• [Data records]:
- - - -

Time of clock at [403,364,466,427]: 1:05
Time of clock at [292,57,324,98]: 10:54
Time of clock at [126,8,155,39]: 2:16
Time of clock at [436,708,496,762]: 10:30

- - - -

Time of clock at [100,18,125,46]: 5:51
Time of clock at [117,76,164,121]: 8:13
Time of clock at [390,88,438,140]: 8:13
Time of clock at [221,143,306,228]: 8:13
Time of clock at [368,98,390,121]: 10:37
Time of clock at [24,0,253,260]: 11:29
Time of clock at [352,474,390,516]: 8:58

- - - -

• [The request]:
Render the items from the line containing "Time of clock at [221,143,306,228]: 8:13" through the line containing "Time of clock at [352,474,390,516]: 8:58" as a two-column CSV with the headers item and answer, one row per item. Put each item's text and its answer in their own quoted field, and replace any line breaks with spaces.

• [Full solution]:
item,answer
"Time of clock at [221,143,306,228]:","8:13"
"Time of clock at [368,98,390,121]:","10:37"
"Time of clock at [24,0,253,260]:","11:29"
"Time of clock at [352,474,390,516]:","8:58"